Kenyan Police Arrive in Haiti for US-Backed Security Mission Amidst Escalating Gang Violence

Kenyan police officers have arrived in Haiti as part of a US-backed security intervention aiming to rescue the Caribbean country from a criminal insurrection that toppled the prime minister and brought death and chaos to the streets.

About 400 members of the Kenya-led multinational police operation stepped off a Kenyan Airways plane at Port-au-Prince’s international airport on Tuesday. The US president, Joe Biden, hailed their arrival as the start of “an effort that will bring much-needed relief to Haitians”.

“Rampant gang violence has killed or harmed thousands of children, women, and men. Over half a million people have been displaced … The people of Haiti deserve to feel safe in their homes, build better lives for their families and enjoy democratic freedoms,” Biden said in a statement.

It is not clear what the officers’ first task will be but their objective is to steer Haiti out of a security crisis that has been intensifying since the president, Jovenel Moïse, was assassinated in 2021. Kenyan news reports suggest they will be responsible for defending key infrastructure including the airport, the port, the presidential palace, and the gang-controlled highways connecting the besieged capital with the rest of Haiti.
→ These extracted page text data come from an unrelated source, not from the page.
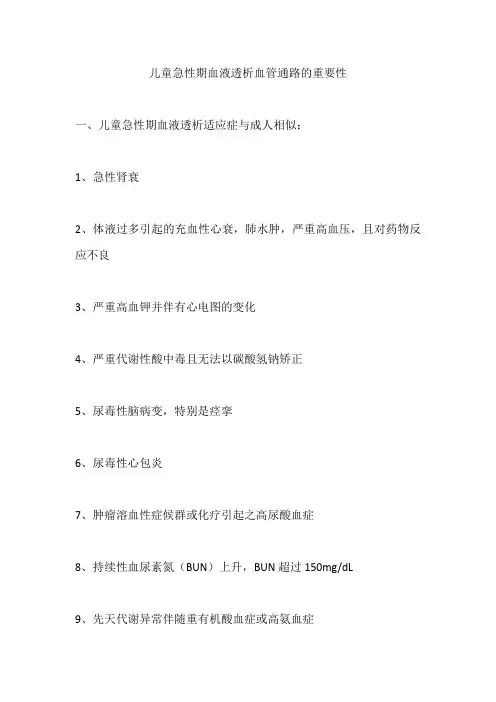 儿童急性期血液透析血管通路的重要性

一、儿童急性期血液透析适应症与成人相似：

1、急性肾衰

2、体液过多引起的充血性心衰，肺水肿，严重高血压，且对药物反应不良

3、严重高血钾并伴有心电图的变化

4、严重代谢性酸中毒且无法以碳酸氢钠矫正

5、尿毒性脑病变，特别是痉挛

6、尿毒性心包炎

7、肿瘤溶血性症候群或化疗引起之高尿酸血症

8、持续性血尿素氮（BUN）上升，BUN 超过 150mg/dL

9、先天代谢异常伴随重有机酸血症或高氨血症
Biden said the eventual 2,500-strong force would also count on personnel and financial support from Benin, Jamaica, the Bahamas, Belize, Barbados, Antigua and Barbuda, Bangladesh, Algeria, Canada, France, Germany, Trinidad and Tobago, Turkey, the UK and Spain.

In recent months, Haiti’s crisis has reached new extremes, even for a country that has suffered devastating natural disasters such as the 2010 earthquake, and centuries of foreign exploitation and dictatorial rule. The UN says more than 2,500 people have been killed or wounded this year as increasingly powerful gangs launched a coordinated uprising that paralysed the capital and forced the prime minister, Ariel Henry, to resign.

Henry’s replacement, a former Unicef official, Garry Conille, was appointed earlier in June and is tasked with leading the country towards its first elections since 2016.

The international mission will be led by Noor Gabow, a senior Kenyan officer who studied criminology at Bramshill police college in the UK and has experience in peacekeeping operations in Sierra Leone and Rwanda.